### PROBLEM DETAILS
Return the entries in their entirety, precisely as given.

*** Opening INFORMATION SHOWN ***

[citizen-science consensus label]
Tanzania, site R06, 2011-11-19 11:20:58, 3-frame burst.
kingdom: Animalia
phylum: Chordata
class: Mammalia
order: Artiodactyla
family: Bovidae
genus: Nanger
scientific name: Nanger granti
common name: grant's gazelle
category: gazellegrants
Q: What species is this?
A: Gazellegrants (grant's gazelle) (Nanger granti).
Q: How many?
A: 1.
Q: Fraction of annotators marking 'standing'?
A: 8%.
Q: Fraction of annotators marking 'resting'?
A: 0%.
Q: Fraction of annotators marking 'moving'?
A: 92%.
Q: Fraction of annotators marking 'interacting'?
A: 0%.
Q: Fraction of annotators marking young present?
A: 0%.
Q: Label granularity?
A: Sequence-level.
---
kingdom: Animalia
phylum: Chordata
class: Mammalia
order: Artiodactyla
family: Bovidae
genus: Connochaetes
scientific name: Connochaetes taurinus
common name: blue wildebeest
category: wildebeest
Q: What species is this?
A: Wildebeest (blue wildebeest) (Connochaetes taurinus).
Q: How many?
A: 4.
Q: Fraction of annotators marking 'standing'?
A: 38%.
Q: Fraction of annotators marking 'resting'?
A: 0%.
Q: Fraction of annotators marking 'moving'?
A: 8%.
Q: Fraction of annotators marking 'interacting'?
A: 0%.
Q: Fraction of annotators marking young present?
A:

*** Closing INFORMATION SHOWN ***

### RESULT
[citizen-science consensus label]
Tanzania, site R06, 2011-11-19 11:20:58, 3-frame burst.
kingdom: Animalia
phylum: Chordata
class: Mammalia
order: Artiodactyla
family: Bovidae
genus: Nanger
scientific name: Nanger granti
common name: grant's gazelle
category: gazellegrants
Q: What species is this?
A: Gazellegrants (grant's gazelle) (Nanger granti).
Q: How many?
A: 1.
Q: Fraction of annotators marking 'standing'?
A: 8%.
Q: Fraction of annotators marking 'resting'?
A: 0%.
Q: Fraction of annotators marking 'moving'?
A: 92%.
Q: Fraction of annotators marking 'interacting'?
A: 0%.
Q: Fraction of annotators marking young present?
A: 0%.
Q: Label granularity?
A: Sequence-level.
---
kingdom: Animalia
phylum: Chordata
class: Mammalia
order: Artiodactyla
family: Bovidae
genus: Connochaetes
scientific name: Connochaetes taurinus
common name: blue wildebeest
category: wildebeest
Q: What species is this?
A: Wildebeest (blue wildebeest) (Connochaetes taurinus).
Q: How many?
A: 4.
Q: Fraction of annotators marking 'standing'?
A: 38%.
Q: Fraction of annotators marking 'resting'?
A: 0%.
Q: Fraction of annotators marking 'moving'?
A: 8%.
Q: Fraction of annotators marking 'interacting'?
A: 0%.
Q: Fraction of annotators marking young present?
A:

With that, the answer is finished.